From the outset of the pulsing three-­count drum beats on “Ruiner,” the opening track on Godhead, the latest from Seattle-­based trio Sandrider, it’s clear the band means business and things are about to get loud—very loud.

And there’s only three of them. As the album continues, with thundering guitars and intense vocals, it’s hard to believe there aren’t more musicians in the fray creating the pummelling sonic cacophony unfolding. But noisy rock ‘n’ roll has always been the aim for Sandrider, a group made up of former Akimbo members Jon Weisnewski and Nat Damm (who have been playing together for more than a decade now) and Jesse Roberts of the Ruby Doe. For “pretty much a local band that plays around Seattle” as singer/guitarist Weisnewski puts it, Godhead—the second release for Sandrider—has done well since dropping in November, receiving positive feedback locally as well as in Europe and parts of Asia.

“We didn’t really consciously work on trying to do anything new,” Weisnewski says. “We had every intention of making another record after the first one came out, so it was just a matter of practicing the songs, writing the songs and getting a good chunk of songs together that we felt good about recording. We have every intention of releasing another record at some point. This one’s still pretty new, so we haven’t hit the writing board to write any new songs.”

Godhead, which once again enlisted Matt Bayles (Minus the Bear) as producer, may be new for listeners, but it’s been around for about five or six months prior to its release.

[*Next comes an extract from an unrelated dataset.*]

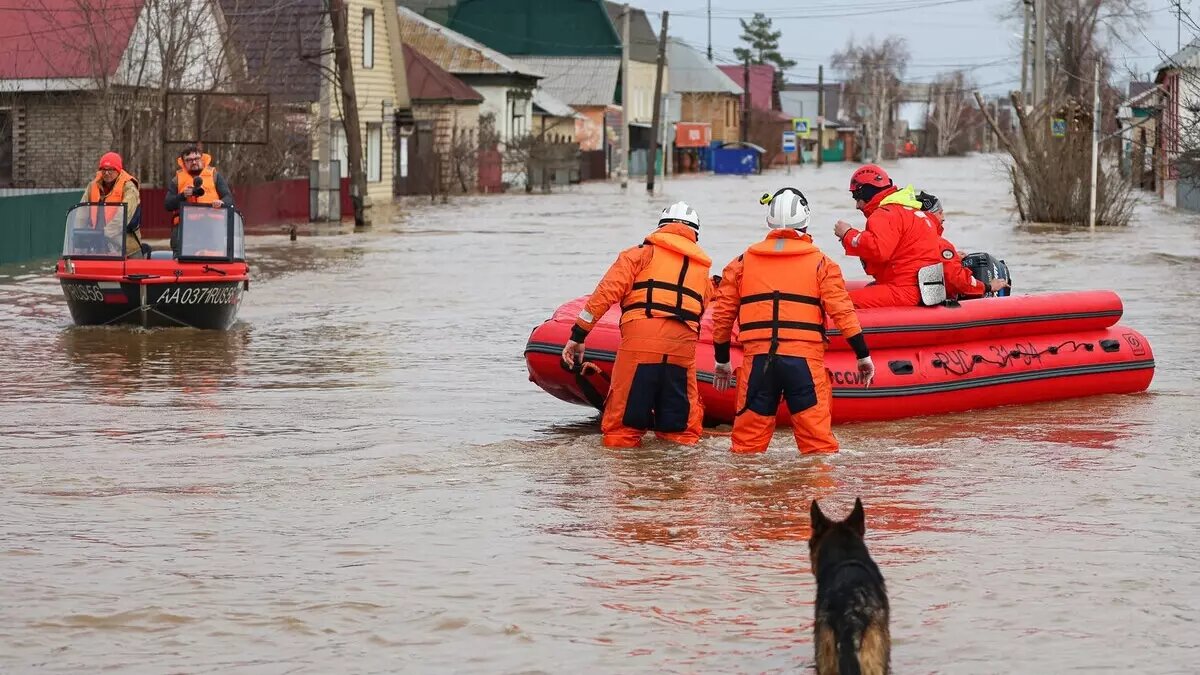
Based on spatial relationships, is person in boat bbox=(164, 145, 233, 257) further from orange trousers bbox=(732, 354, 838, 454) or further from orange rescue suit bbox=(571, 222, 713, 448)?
orange trousers bbox=(732, 354, 838, 454)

Sandrider was backed by up­-and-­coming Seattle label Good to Die records for the second time, and it was just a matter of getting the album in line.

“Nik [Christofferson] had a couple releases that he already had lined up that he wanted to make sure he had released, and he’s pretty good at making sure all of his releases are spaced out so he can put all of his PR efforts on one record at a time as opposed to having to divide his attention. So it was more like we finished our record and it got in line for the Good to Die roster,” Weisnewski says with a laugh.

As far as Godhead’s content goes, things are kept simple. There’s no complicated mission statement behind the lyrics or concept—it’s just straight ­up rock ‘n’ roll.

“There’s not really any conscious things like, ‘I need to express something or get it out there,” Weisnewski adds. “We just really like playing loud rock ‘n’ roll and those songs are loud rock ‘n’ roll, so they give us the opportunity to do that. So yeah, it’s less about trying to express something and trying to make a statement more of let’s just make some good, loud rock songs and go play them for people who like that kind of music.”